[Records from a data collection]
-*-*-

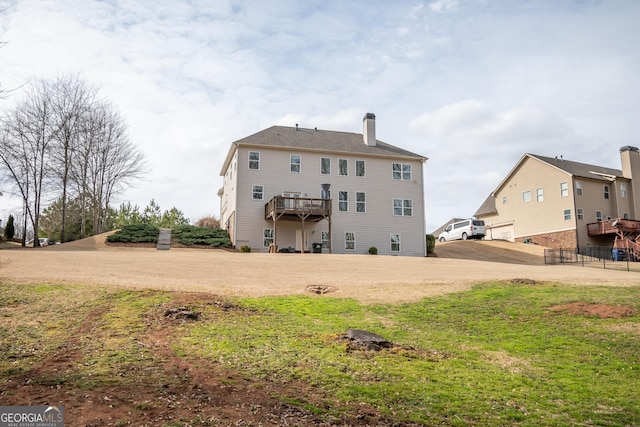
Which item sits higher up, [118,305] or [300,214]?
[300,214]

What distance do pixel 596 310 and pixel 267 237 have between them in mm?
22465

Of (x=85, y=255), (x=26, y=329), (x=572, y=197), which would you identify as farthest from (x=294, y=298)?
(x=572, y=197)

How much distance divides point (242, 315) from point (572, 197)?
122 feet

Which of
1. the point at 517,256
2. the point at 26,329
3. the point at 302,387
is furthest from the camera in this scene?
the point at 517,256

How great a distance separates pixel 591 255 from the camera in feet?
124

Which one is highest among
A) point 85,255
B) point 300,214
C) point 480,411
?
point 300,214

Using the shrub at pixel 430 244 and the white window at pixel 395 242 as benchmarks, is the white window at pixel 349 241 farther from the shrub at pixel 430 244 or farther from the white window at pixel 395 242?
the shrub at pixel 430 244

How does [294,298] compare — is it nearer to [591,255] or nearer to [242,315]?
[242,315]

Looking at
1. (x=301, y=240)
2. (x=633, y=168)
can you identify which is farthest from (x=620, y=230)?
(x=301, y=240)

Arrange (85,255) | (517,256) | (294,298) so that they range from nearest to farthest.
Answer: (294,298)
(85,255)
(517,256)

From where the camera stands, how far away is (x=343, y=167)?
3588 cm

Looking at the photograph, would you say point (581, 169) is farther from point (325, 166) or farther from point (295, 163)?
point (295, 163)

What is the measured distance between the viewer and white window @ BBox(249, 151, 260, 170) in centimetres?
3378

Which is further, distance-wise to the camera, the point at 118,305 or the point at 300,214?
the point at 300,214
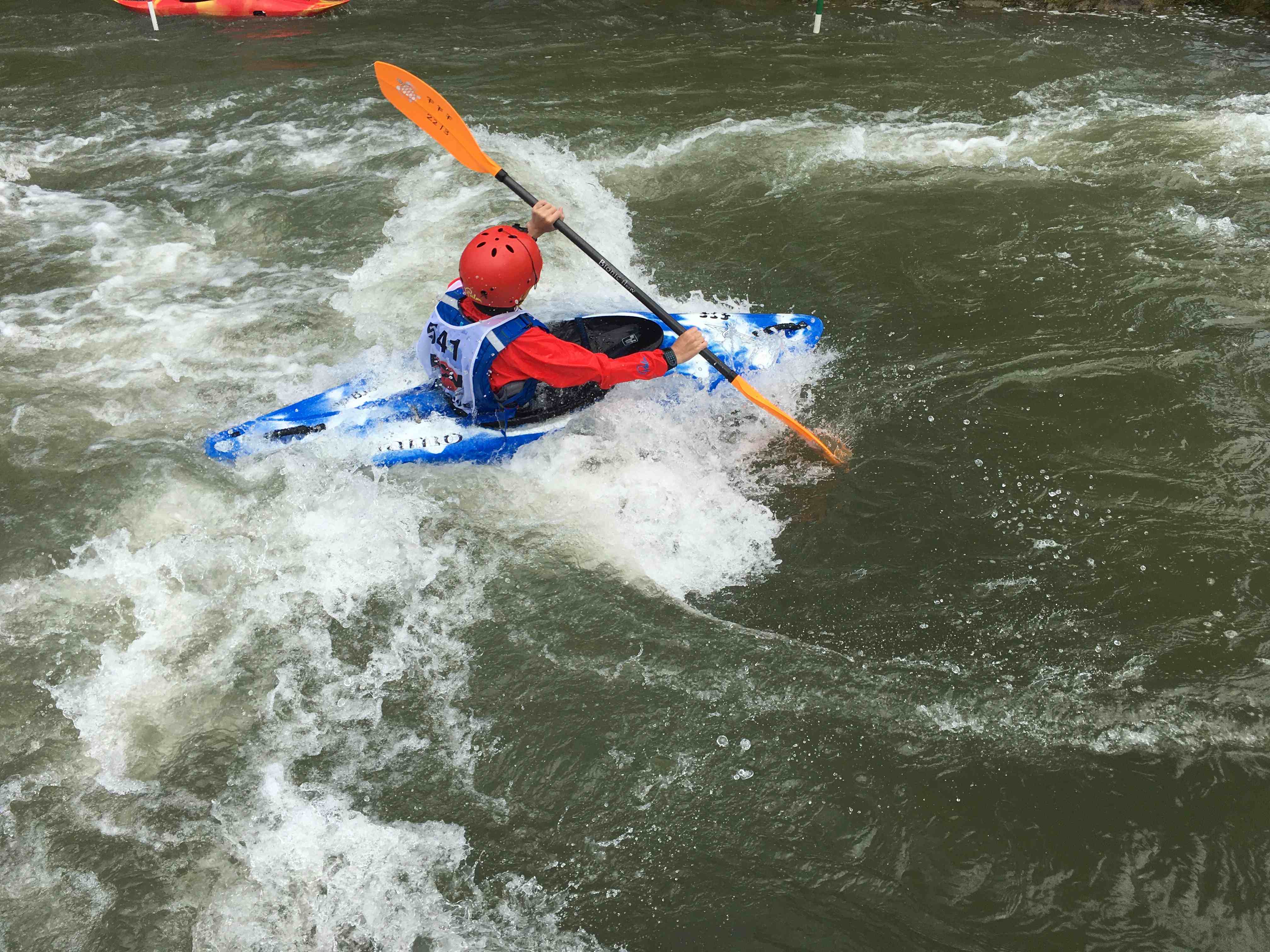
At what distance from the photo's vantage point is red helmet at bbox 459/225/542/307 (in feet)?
13.2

-*-*-

→ TO BE DONE
Rewrite all the records above, swapping "white window" for "bright window" wherever it occurs and leaving everything else unchanged. Omit the pictures from your answer.

→ RESPONSE TO THE EXERCISE
Which item sits higher up, [118,305] or [300,214]?
[300,214]

What distance do pixel 596 310 and pixel 267 237 have between them in mm?
22465

Of (x=85, y=255), (x=26, y=329), (x=572, y=197), which would you identify as farthest from (x=294, y=298)?
(x=572, y=197)

How much distance divides point (242, 315) from point (572, 197)?
122 feet

Which of
1. the point at 517,256
2. the point at 26,329
3. the point at 302,387
is furthest from the camera in this scene?
the point at 517,256

How great a distance separates pixel 591 255 from the camera in feet?
124

Which one is highest among
A) point 85,255
B) point 300,214
C) point 480,411
?
point 300,214

Using the shrub at pixel 430 244 and the bright window at pixel 395 242 as benchmarks, is the bright window at pixel 349 241 farther from the shrub at pixel 430 244 or farther from the bright window at pixel 395 242?
the shrub at pixel 430 244

How does [294,298] compare — is it nearer to [591,255] or nearer to [242,315]?
[242,315]

Looking at
1. (x=301, y=240)
2. (x=633, y=168)
can you identify which is farthest from (x=620, y=230)?
(x=301, y=240)

Arrange (85,255) | (517,256) | (294,298) so that they range from nearest to farthest.
Answer: (294,298)
(85,255)
(517,256)

From where the camera stands, how far away is (x=343, y=167)?
3588 cm

Looking at the photograph, would you say point (581, 169) is farther from point (325, 166) or farther from point (295, 163)?
point (295, 163)

What is the measured distance between the viewer and bright window @ BBox(249, 151, 260, 170) in centimetres?
3378

Which is further, distance-wise to the camera, the point at 118,305 or the point at 300,214?
the point at 300,214
At what distance from the photo's vantage point is red helmet at bbox 459/225/542/307 (in feet)?
13.2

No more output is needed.